Design Ideas: April 11, 1996
Testing battery-charging circuits on an actual battery can be difficult, because battery voltage changes during the charging cycle. The constant-voltage "load box" circuit in Figure 1 provides a constant-voltage load for a battery-charger circuit independent of the amount of input current. A constant-voltage load means that the circuit must have a low impedance at all frequencies. The input impedance of this circuit is approximately 0 ohms at dc and 0.5 ohms at all reasonable input frequencies for charger applications.
The circuit uses a high-speed, single-supply op amp to drive the base of a high-gain pnp transition stage, which acts as the load.

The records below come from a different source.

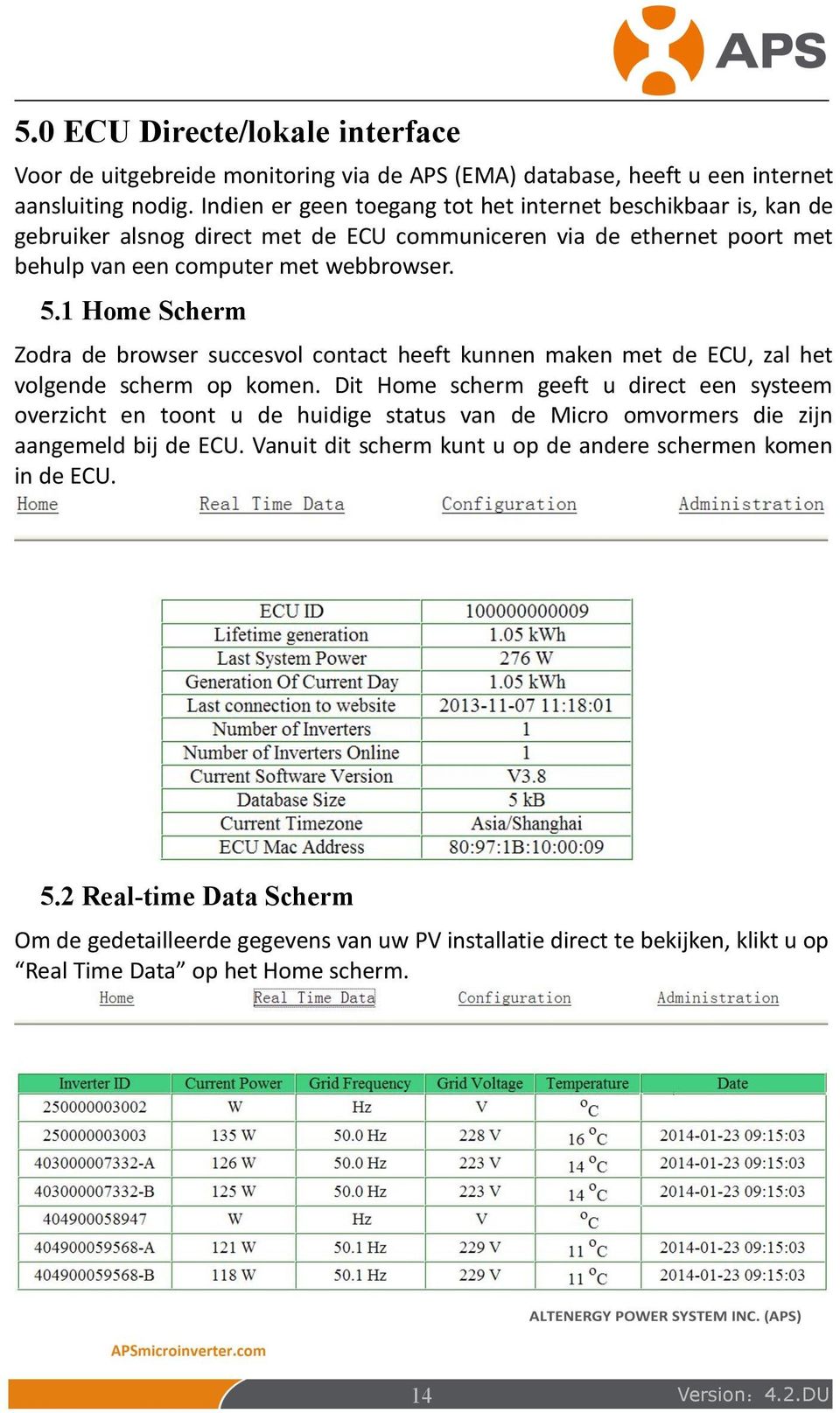 1 Home Scherm Zodra de browser succesvol contact heeft kunnen maken met de ECU, zal het volgende scherm op komen.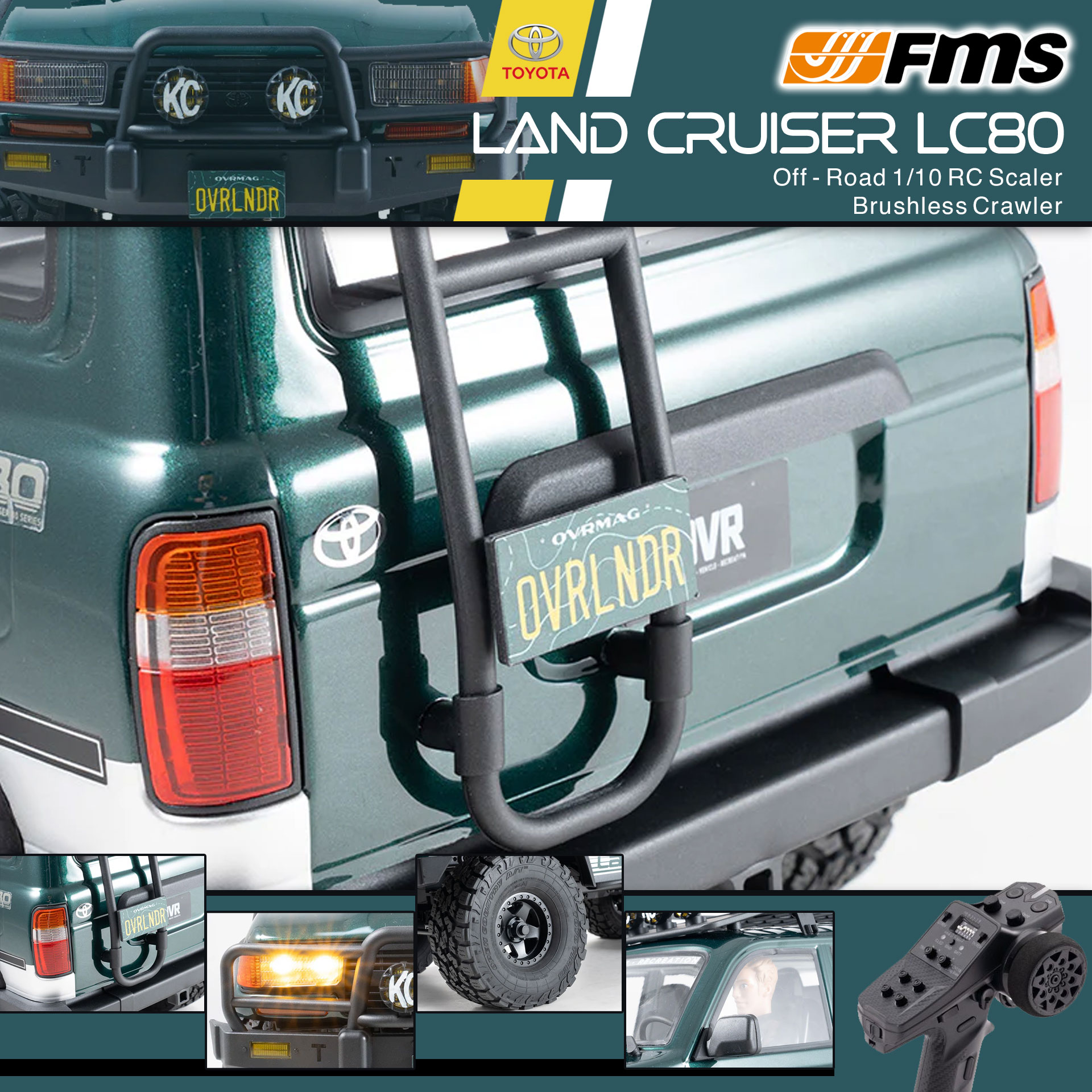 全新 FMS 1:10 LAND CRUISER 80 無刷攀爬車 | FCX10 | LC80 | TOYOTA 授權 | 4輪驅動 | 3541 KV1200 無刷電機 | 雙速變速機械波箱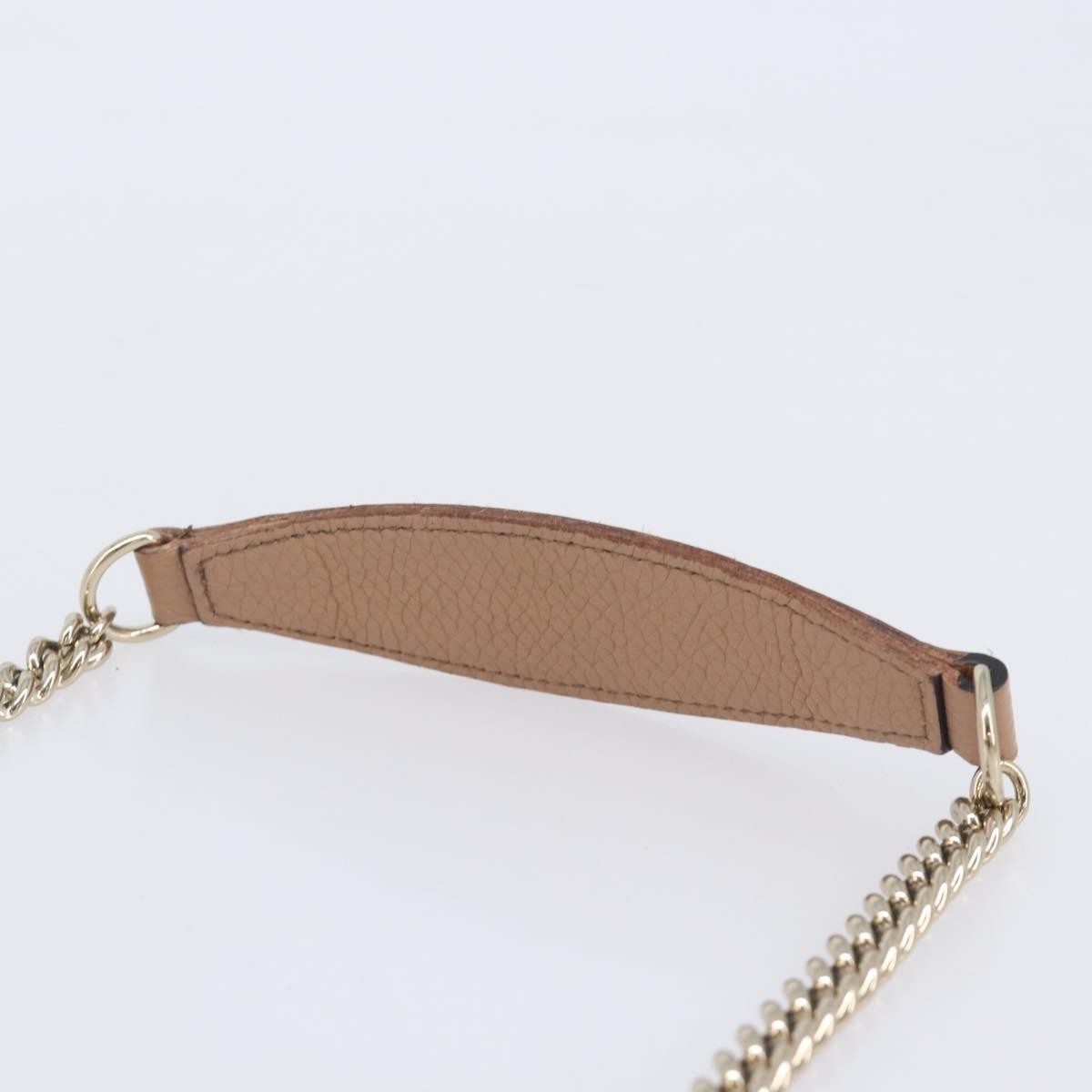 Gucci Soho Wallet On Chain Leather Beige Leather Shoulder Bag Bag (Pre-Owned)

The op amp derives power through a diode, so that load transients don't interrupt power to the op amp and reference. The op-amp stage has a dc gain of four so that the voltage on the op amp's noninverting input is one-fourth of the voltage of the load box. With S1 open, the load-voltage adjust range is 10 to 20V; with S1 closed, the adjust range is approximately 3.5 to 10V. You can improve the low-voltage operation by using an LT1004-1.2V reference, reducing the 10-kohm reference-bias resistor to 2 kohm, and replacing D1 with a Schottky diode. The 510-ohm and 1.1-kohm resistors provide high-frequency stability by suppressing a 1-MHz oscillation. The 1N5400 diode and 4A fuse protect the circuit against reverse voltage.
Tests show that this circuit absorbs currents from 30 mA to 3A while the output voltage remains essentially unchanged. When simulating a battery, you can increase the voltage adjust until the charger thinks the battery is full and the current into the battery simulator reduces. Conversely, adjusting the voltage down simulates battery discharge, which may cause the charger to increase the current. (DI #1854)